Efficiency=useful time/total time

=transmission time/transmission +propagation time=10ms/(10ms+15ms)

=2/3

so Effective bandwith utilized=(2/3)*10Mbps

Let there be N stations,throughput of each station should be 2/3 Mbps according to problem statement

so N *2/3 =Effective bandwith

N*2/3=(2/3)  * 10

N=10

0
this is correct.

For each station slot time is tx + tp(transmission time+prop. delay)

tx = 100b/10Mbps = 10μs

tp = d/v = 5μs

So slot time is 15μs

If there are N stations then total cycle time is 15Nμ sec

efficiency will be useful time/total time ie (transmission time/total time) = (10μ/15Nμ)

throughtput is eff*bandwidth => (10/15N)*10Mbps = (2/3)Mbps.

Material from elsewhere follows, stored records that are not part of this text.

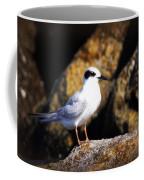 Alabama Tern Coffee Mug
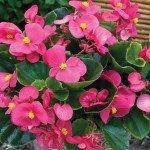 Begonia Bada Bing Rose
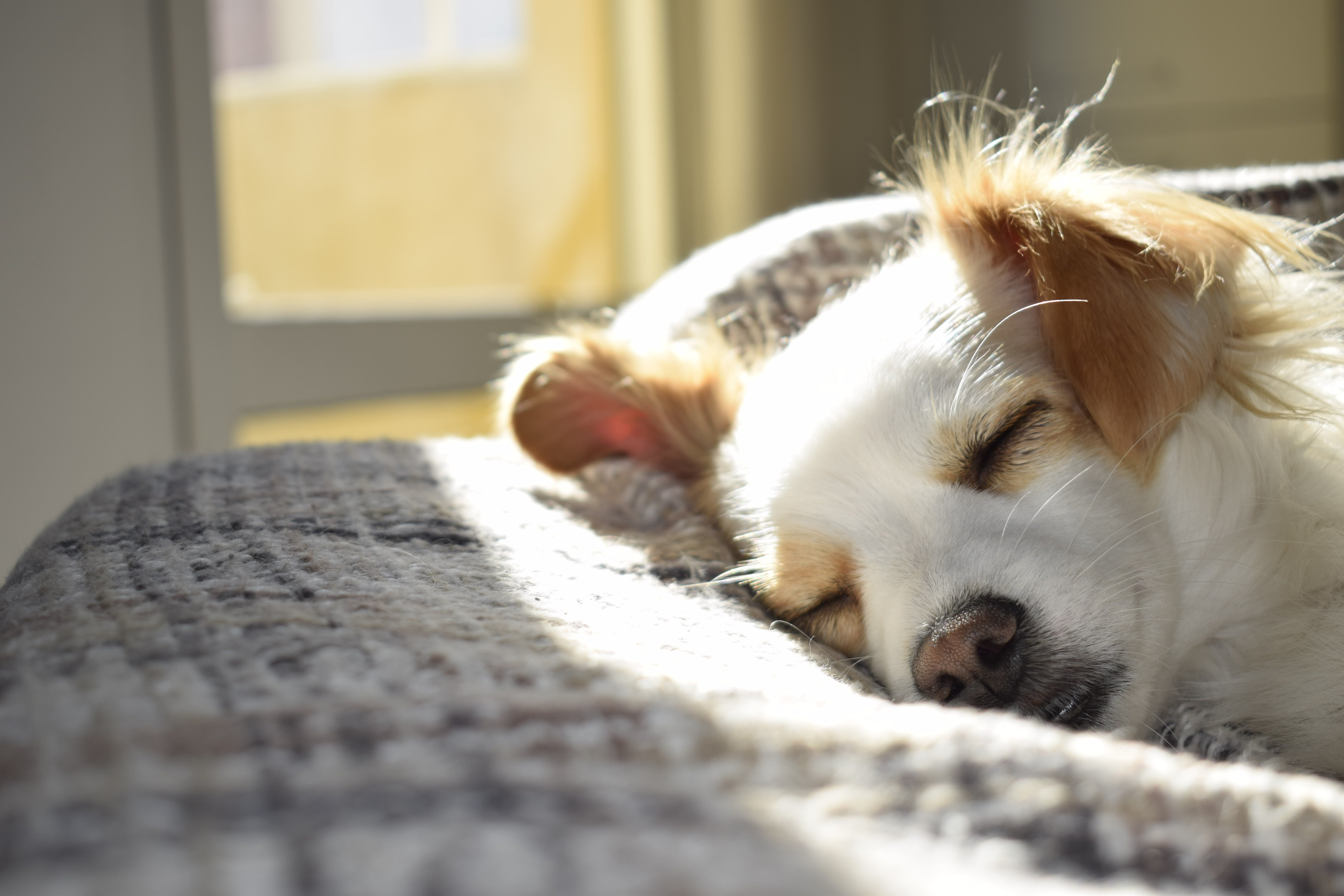 Closeup Photography of Adult Short-coated Tan and White Dog Sleeping on Gray Textile at Daytime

Solving this for N gives N as 10

0
@arjun sir . if i just find the efficency if one sytem is there it will be tt/tt+tp where tt is transmissin time and tp is propogation delay . so it will be 10/15 which is equal to 2/3 which means efficency with one system is 2/3 then it should be one system only. i think so .
+2
some doubt..in 1 cycle ie 15*N msec..why useful time is 10 micro sec..? shouldn't each station transmit..1 packet each n transmission time as 10*N ms?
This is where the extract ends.